Çetin Yüksel’in aktardığı bilgilere göre, Bafra Sesi Gazetesi’nin 9 Mayıs 1942 tarihli sayısında, Faris Yüksel’in Bafra Cumhuriyet Meydanı’nda yeni bir dükkân açtığına dair bilgiler yer almaktadır. Aynı gazetede, 15 Ağustos 1942’de yayımlanan bir haberde ise, Faris Yüksel’in 30 Haziran 1942’de Bafra Ticaret Odası’na üye olduğuna dair bilgilere rastlanmaktadır.

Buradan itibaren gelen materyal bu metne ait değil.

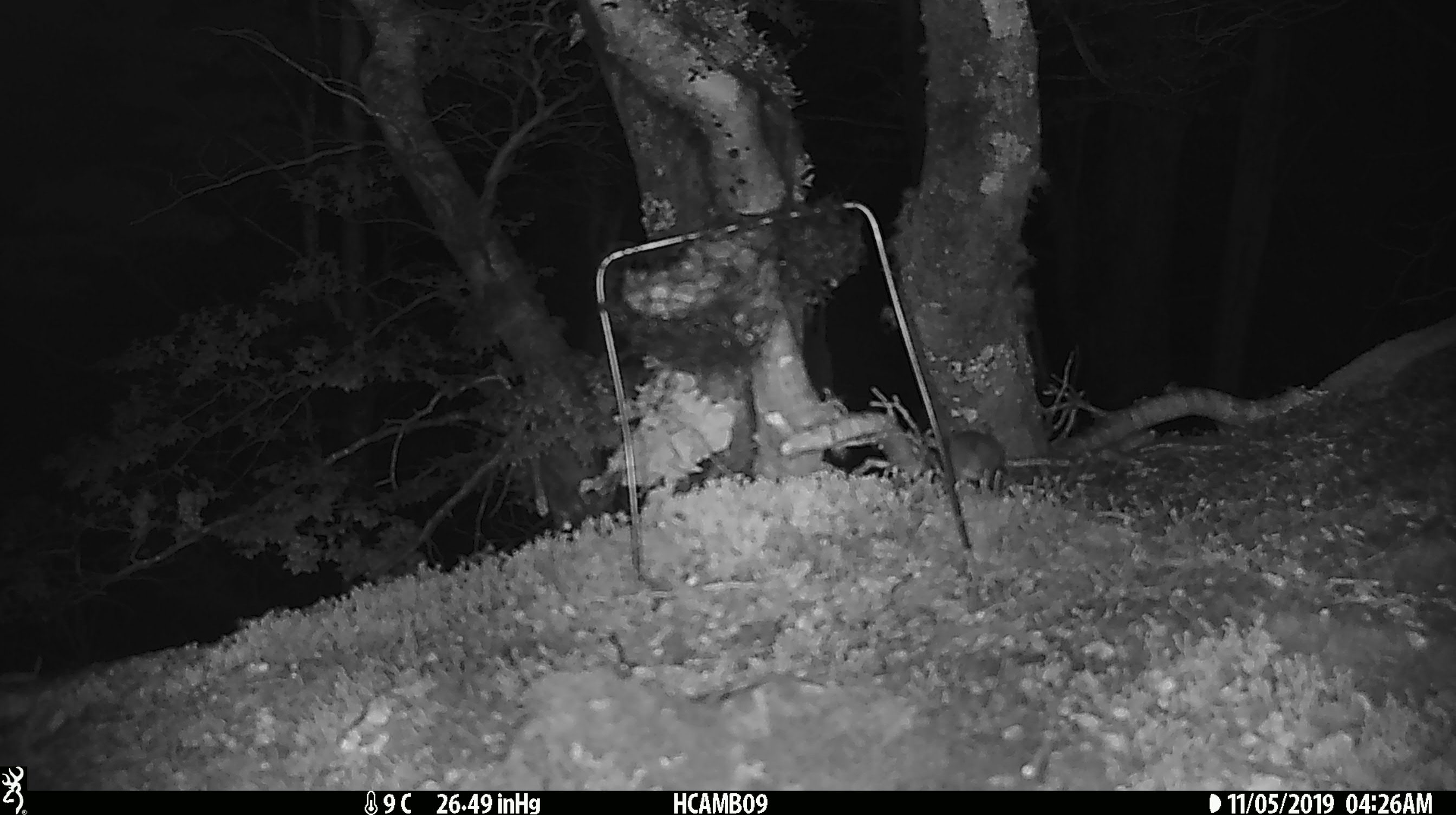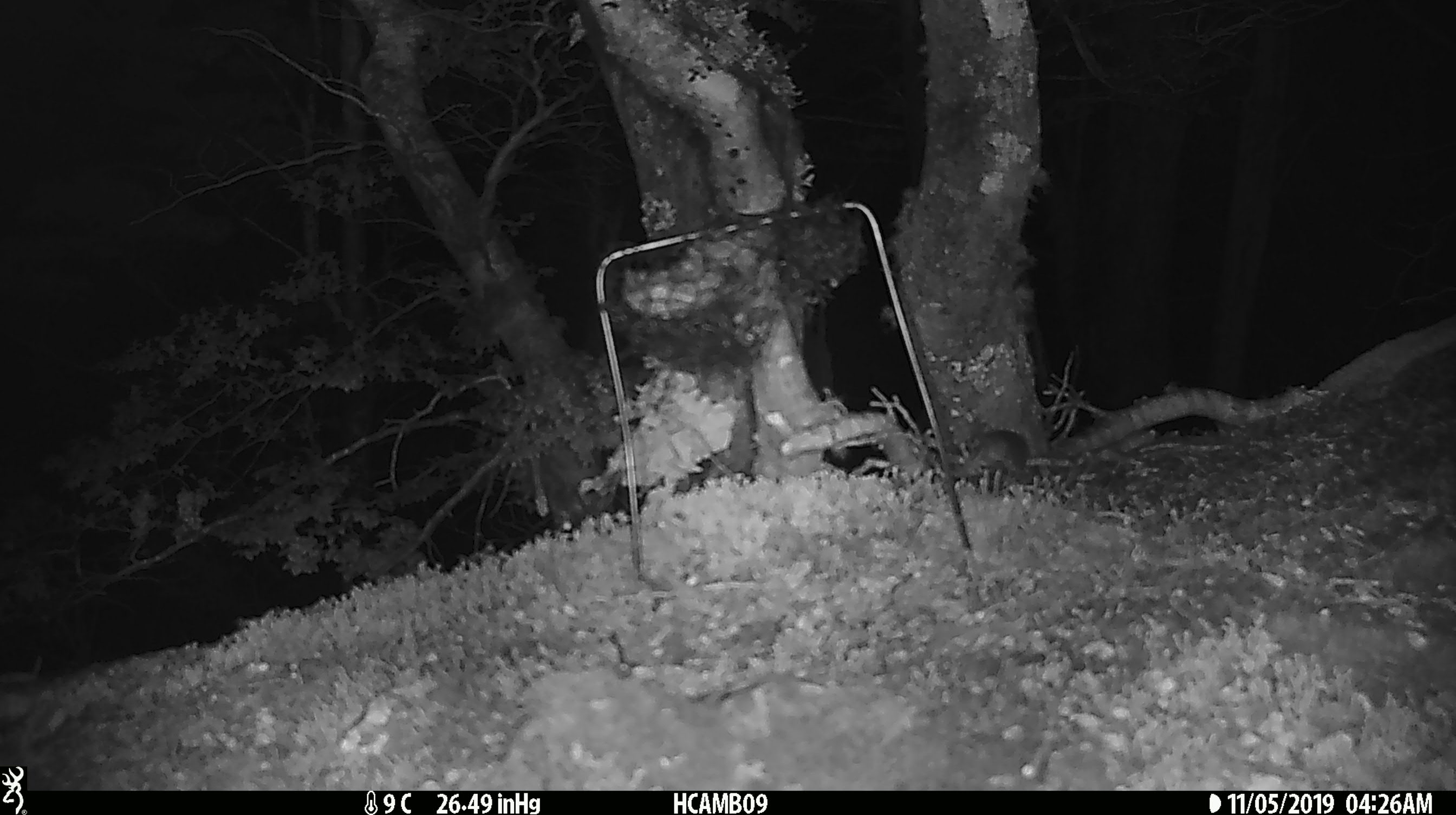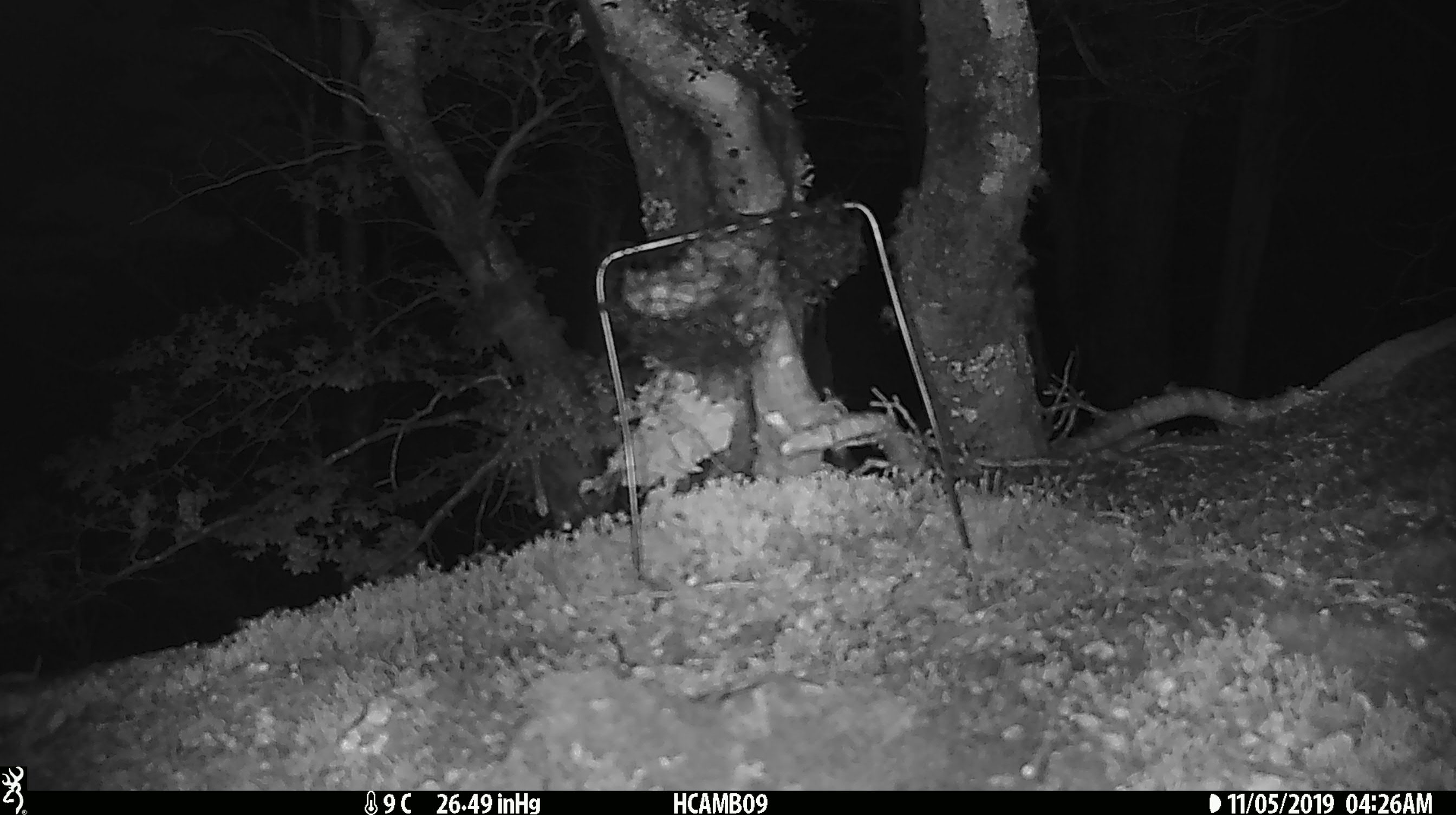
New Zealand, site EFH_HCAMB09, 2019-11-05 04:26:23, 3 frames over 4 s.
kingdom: Animalia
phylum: Chordata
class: Mammalia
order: Rodentia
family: Muridae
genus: Mus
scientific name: Mus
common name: mouse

Faris Bey; şeker ve helva yapımıyla ilgili her şeyi babası Şükrü Efendi’den öğrenmiş, bu geleneksel bilgi ve ustalığı büyük bir tutkuyla sürdürmüştür.

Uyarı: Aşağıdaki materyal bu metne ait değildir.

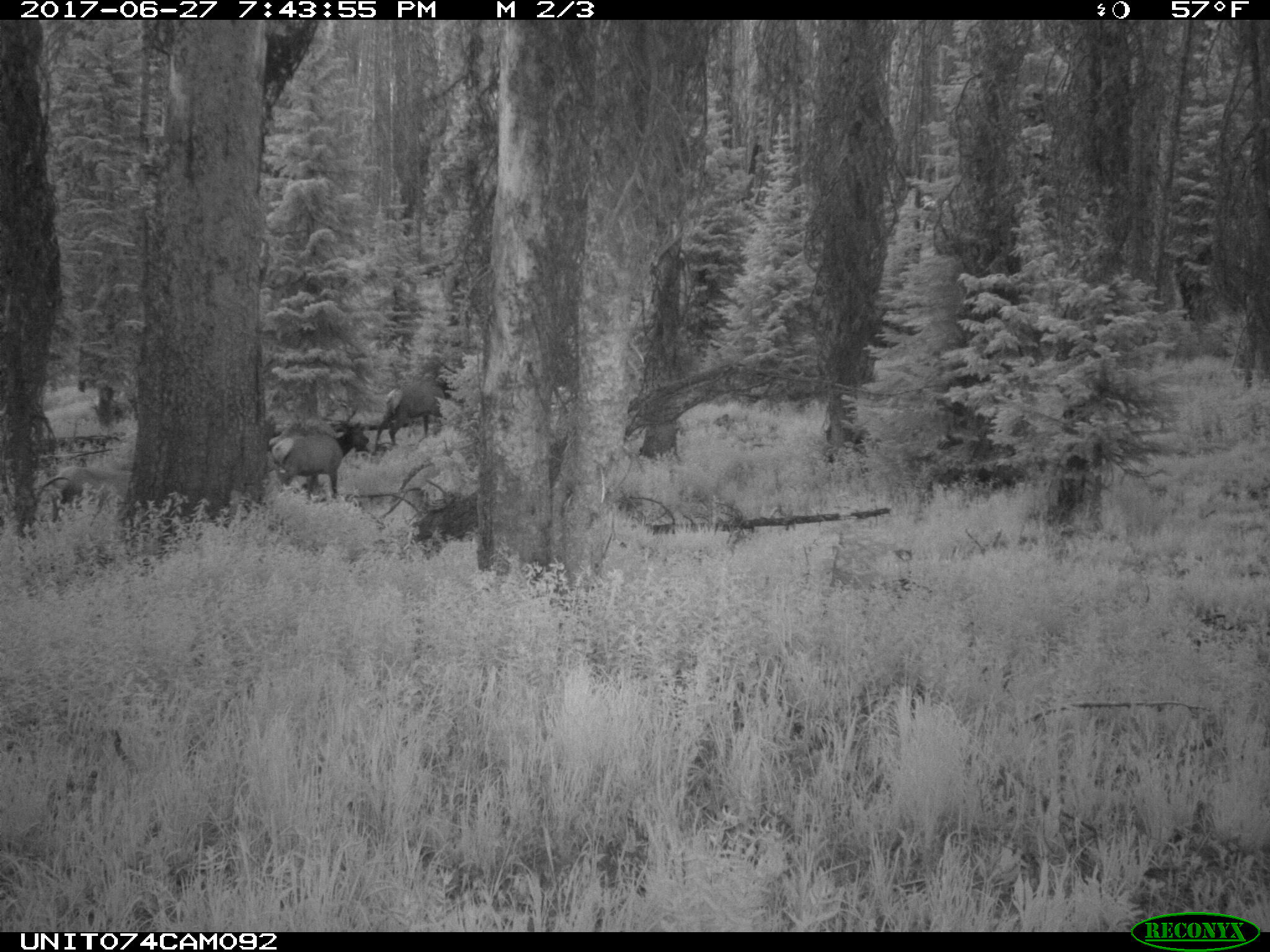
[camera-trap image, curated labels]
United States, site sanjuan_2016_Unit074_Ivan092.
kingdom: Animalia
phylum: Chordata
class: Mammalia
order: Artiodactyla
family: Cervidae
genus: Cervus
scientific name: Cervus elaphus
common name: red deer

1950’li yıllarda Faris Bey, Bafra’da çikolata üretimine başlamış ve özgün çikolata kutuları tasarlayarak ürün yelpazesini genişletmiştir. Çikolata, kâğıtlı şeker, akide şekeri, karamel şeker, helva, lokum gibi ürünler üretilmiş hatta kiraz ve armut şekeri gibi özgün lezzetler de imal edilmiştir. Faris Bey ayrıca Bafra kaymaklı lokumunu icat ederek önemli bir yeniliğe imza atmıştır. Kaymaklı lokum, normal lokumlardan farklı olarak ağızda hemen eriyen ve yumuşak bir yapıya sahiptir. Bu özel lokum, Kızılırmak Deltası’nda yetişen mandaların kaymağı ile üretilmekte ve kaymak ile ağızda hemen erimektedir. Lokumun kıvamı ve aroması, damaklarda unutulmaz bir tat bırakmaktadır. Kaymaklı lokum, her yıl 15 Ekim ile 15 Mayıs tarihleri arasında üretilir. Yaz aylarında sıcaklık nedeniyle yapımı mümkün olmaz ve katkı maddesi içermediğinden raf ömrü uzun değildir.

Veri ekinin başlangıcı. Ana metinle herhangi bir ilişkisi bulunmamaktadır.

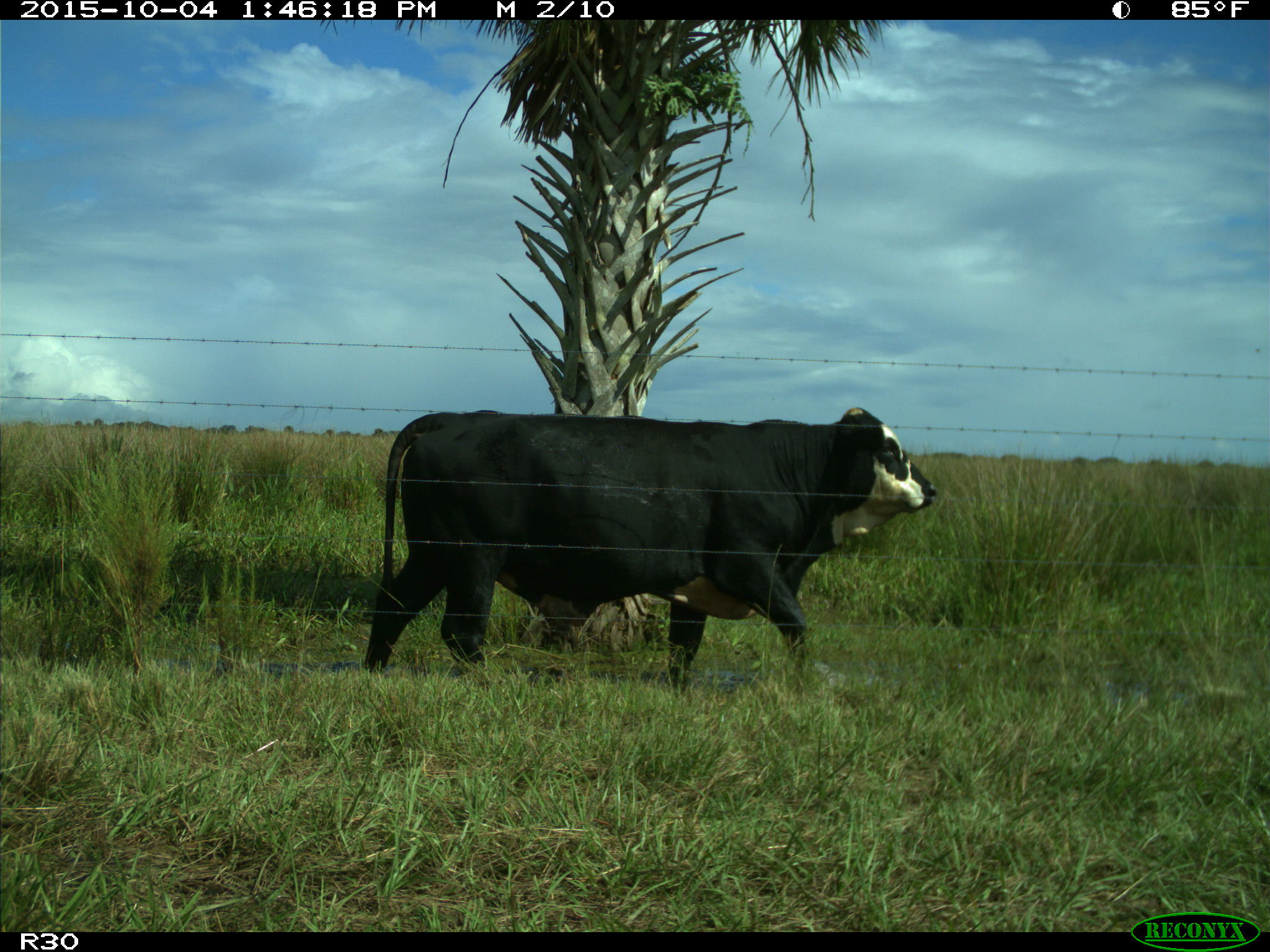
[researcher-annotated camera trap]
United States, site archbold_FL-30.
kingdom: Animalia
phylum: Chordata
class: Mammalia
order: Artiodactyla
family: Bovidae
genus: Bos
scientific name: Bos taurus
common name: domestic cow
Bos taurus (domestic cow).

Türkiye’de 14 Aralık 1929’da kurulan Milli İktisat ve Tasarruf Cemiyeti, yerli üretimi teşvik etmek, ithalatı sınırlandırmak ve halkı tasarrufa yönlendirmek amacıyla faaliyet göstermiştir. Cemiyet, Tasarruf ve Yerli Malı Haftası gibi etkinliklerle yerli malı kullanımını artırmayı hedeflemiş ve Mustafa Kemal Atatürk’ün desteğiyle ekonomik bağımsızlık fikrini yaygınlaştırmıştır.

Bu dönemde Faris Yüksel, Bafra kaymaklı lokumunu icat ederek Cemiyet tarafından düzenlenen yarışmaya katılmış ve birincilik madalyası kazanmıştır.4 Şubat 1954 yılında Bafra Ekspres gazetesinde yayınlanan bir reklamda bu madalyadan bahsedilmektedir. Ödülün kesin tarihi bilinmemekle birlikte, ailesi bu kıymetli madalyayı günümüzde hâlâ muhafaza etmektedir. Bu madalya, yalnızca kişisel bir başarıyı değil, aynı zamanda dönemin ekonomik ve kültürel yaklaşımını da simgelemektedir. Milli İktisat ve Tasarruf Cemiyeti tarafından verilen bu ödül, yerli üretimi teşvik etmek ve ekonomik bağımsızlığı vurgulamak amacıyla düzenlenen etkinliklerin bir parçasıydı. Hem Bafra kaymaklı lokumunun tanınmasını sağlamış hem de yerel üretimin değerini gözler önüne seren önemli bir sembol hâline gelmiştir.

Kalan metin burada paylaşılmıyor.